§ What to do:
Return every line of the listing below verbatim, with nothing changed, added or left out.
**** Raw records
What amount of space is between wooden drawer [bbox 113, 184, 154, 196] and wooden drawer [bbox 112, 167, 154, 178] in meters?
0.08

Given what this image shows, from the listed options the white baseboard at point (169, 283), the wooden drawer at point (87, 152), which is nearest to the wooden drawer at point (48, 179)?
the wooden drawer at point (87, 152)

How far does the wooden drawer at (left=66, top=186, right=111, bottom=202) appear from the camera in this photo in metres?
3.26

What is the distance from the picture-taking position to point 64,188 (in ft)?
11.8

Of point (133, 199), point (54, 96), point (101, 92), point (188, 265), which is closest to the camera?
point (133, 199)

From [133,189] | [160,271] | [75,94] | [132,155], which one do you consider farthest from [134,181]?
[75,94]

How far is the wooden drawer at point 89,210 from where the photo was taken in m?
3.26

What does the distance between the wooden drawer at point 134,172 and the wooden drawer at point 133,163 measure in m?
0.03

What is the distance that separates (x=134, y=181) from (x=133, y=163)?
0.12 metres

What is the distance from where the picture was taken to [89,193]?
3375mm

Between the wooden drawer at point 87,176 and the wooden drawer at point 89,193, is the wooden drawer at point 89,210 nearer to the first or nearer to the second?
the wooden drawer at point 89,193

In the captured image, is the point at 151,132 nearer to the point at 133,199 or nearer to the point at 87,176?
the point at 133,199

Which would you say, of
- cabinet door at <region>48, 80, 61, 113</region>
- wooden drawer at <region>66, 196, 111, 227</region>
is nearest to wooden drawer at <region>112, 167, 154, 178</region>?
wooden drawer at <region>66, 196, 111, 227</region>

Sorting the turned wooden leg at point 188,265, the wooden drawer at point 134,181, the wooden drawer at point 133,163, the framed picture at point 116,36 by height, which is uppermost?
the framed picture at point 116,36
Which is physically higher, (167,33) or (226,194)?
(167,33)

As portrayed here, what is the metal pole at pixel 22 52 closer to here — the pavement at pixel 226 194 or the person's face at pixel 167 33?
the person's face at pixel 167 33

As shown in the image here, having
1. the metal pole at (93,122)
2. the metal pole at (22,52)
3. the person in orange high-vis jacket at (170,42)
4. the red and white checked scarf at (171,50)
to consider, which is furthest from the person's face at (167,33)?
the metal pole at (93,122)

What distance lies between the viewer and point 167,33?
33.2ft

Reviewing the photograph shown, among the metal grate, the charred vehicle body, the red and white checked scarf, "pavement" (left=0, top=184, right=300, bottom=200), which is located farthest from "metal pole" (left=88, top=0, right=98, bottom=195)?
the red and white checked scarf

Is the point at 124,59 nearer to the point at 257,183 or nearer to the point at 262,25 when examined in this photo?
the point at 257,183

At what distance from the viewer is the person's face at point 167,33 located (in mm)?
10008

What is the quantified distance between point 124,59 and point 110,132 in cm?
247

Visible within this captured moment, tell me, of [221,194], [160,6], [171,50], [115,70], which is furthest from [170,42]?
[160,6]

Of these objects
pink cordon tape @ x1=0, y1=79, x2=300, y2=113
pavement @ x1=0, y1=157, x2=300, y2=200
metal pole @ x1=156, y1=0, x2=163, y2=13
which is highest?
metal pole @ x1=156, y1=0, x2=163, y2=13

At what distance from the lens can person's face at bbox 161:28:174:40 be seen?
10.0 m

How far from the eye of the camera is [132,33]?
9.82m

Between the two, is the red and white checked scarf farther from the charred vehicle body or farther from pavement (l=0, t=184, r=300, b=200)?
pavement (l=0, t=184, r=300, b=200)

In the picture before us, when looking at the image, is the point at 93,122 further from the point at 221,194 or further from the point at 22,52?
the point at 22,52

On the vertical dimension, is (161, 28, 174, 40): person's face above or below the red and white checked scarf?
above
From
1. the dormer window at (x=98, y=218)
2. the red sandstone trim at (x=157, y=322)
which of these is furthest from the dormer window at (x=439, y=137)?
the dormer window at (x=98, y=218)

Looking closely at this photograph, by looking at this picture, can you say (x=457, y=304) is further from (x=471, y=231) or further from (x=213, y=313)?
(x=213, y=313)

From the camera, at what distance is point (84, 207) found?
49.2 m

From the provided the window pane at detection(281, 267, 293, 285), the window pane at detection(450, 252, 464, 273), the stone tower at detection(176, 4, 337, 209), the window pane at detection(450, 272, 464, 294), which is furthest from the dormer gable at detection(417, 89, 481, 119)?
********
§ Correct answer:
What amount of space is between wooden drawer [bbox 113, 184, 154, 196] and wooden drawer [bbox 112, 167, 154, 178] in meters?
0.08

Given what this image shows, from the listed options the white baseboard at point (169, 283), the wooden drawer at point (87, 152), which is nearest to the wooden drawer at point (48, 179)?
the wooden drawer at point (87, 152)

How far does the wooden drawer at (left=66, top=186, right=111, bottom=202) appear from the camera in this photo in metres?
3.26

What is the distance from the picture-taking position to point 64,188 (in ft)?
11.8

Of point (133, 199), point (54, 96), point (101, 92), point (188, 265), which is closest to the camera?
point (133, 199)

From [133,189] | [160,271] | [75,94] | [132,155], which one do you consider farthest from [134,181]?
[75,94]

How far is the wooden drawer at point 89,210 from where the photo was taken in m?
3.26

What does the distance between the wooden drawer at point 134,172 and the wooden drawer at point 133,163 measure in m?
0.03

What is the distance that separates (x=134, y=181) from (x=133, y=163)?
0.12 metres

What is the distance from where the picture was taken to [89,193]?
3375mm

Between the wooden drawer at point 87,176 and the wooden drawer at point 89,193, is the wooden drawer at point 89,210 nearer to the first or nearer to the second?
the wooden drawer at point 89,193

In the captured image, is the point at 151,132 nearer to the point at 133,199 or nearer to the point at 87,176?
the point at 133,199

Which would you say, of
- cabinet door at <region>48, 80, 61, 113</region>
- wooden drawer at <region>66, 196, 111, 227</region>
is nearest to wooden drawer at <region>112, 167, 154, 178</region>?
wooden drawer at <region>66, 196, 111, 227</region>

Sorting the turned wooden leg at point 188,265, the wooden drawer at point 134,181, the wooden drawer at point 133,163, the framed picture at point 116,36 by height, which is uppermost?
the framed picture at point 116,36
Which is physically higher, (167,33) or (226,194)?
(167,33)

As portrayed here, what is the metal pole at pixel 22 52 closer to here — the pavement at pixel 226 194 or the person's face at pixel 167 33?
the person's face at pixel 167 33

As shown in the image here, having
1. the metal pole at (93,122)
2. the metal pole at (22,52)
3. the person in orange high-vis jacket at (170,42)
4. the red and white checked scarf at (171,50)
to consider, which is furthest from the person's face at (167,33)?
the metal pole at (93,122)

What distance lies between the viewer and point 167,33?
33.2ft

Reviewing the photograph shown, among the metal grate, the charred vehicle body, the red and white checked scarf, "pavement" (left=0, top=184, right=300, bottom=200), which is located farthest from "metal pole" (left=88, top=0, right=98, bottom=195)?
the red and white checked scarf

Is the point at 124,59 nearer to the point at 257,183 or nearer to the point at 262,25 when examined in this photo?
the point at 257,183

At what distance from the viewer is the person's face at point 167,33 located (in mm)?
10008

What is the quantified distance between point 124,59 and point 110,132 in cm?
247

Visible within this captured moment, tell me, of [221,194], [160,6], [171,50], [115,70], which is furthest from [170,42]?
[160,6]

Of these objects
pink cordon tape @ x1=0, y1=79, x2=300, y2=113
pavement @ x1=0, y1=157, x2=300, y2=200
metal pole @ x1=156, y1=0, x2=163, y2=13
which is highest?
metal pole @ x1=156, y1=0, x2=163, y2=13

At what distance from the lens can person's face at bbox 161:28:174:40 be seen?
10.0 m

How far from the eye of the camera is [132,33]?
9.82m

Between the two, is the red and white checked scarf farther from the charred vehicle body or farther from pavement (l=0, t=184, r=300, b=200)?
pavement (l=0, t=184, r=300, b=200)

In the picture before us, when looking at the image, is the point at 93,122 further from the point at 221,194 or further from the point at 22,52?
the point at 22,52

On the vertical dimension, is (161, 28, 174, 40): person's face above or below the red and white checked scarf?
above
From
1. the dormer window at (x=98, y=218)
2. the red sandstone trim at (x=157, y=322)
which of these is furthest from the dormer window at (x=439, y=137)?
the dormer window at (x=98, y=218)

Looking closely at this photograph, by looking at this picture, can you say (x=457, y=304) is further from (x=471, y=231) or further from (x=213, y=313)?
(x=213, y=313)

From the camera, at what distance is point (84, 207) found?
49.2 m

From the provided the window pane at detection(281, 267, 293, 285), the window pane at detection(450, 252, 464, 273), the stone tower at detection(176, 4, 337, 209), the window pane at detection(450, 272, 464, 294), which is furthest from the dormer gable at detection(417, 89, 481, 119)?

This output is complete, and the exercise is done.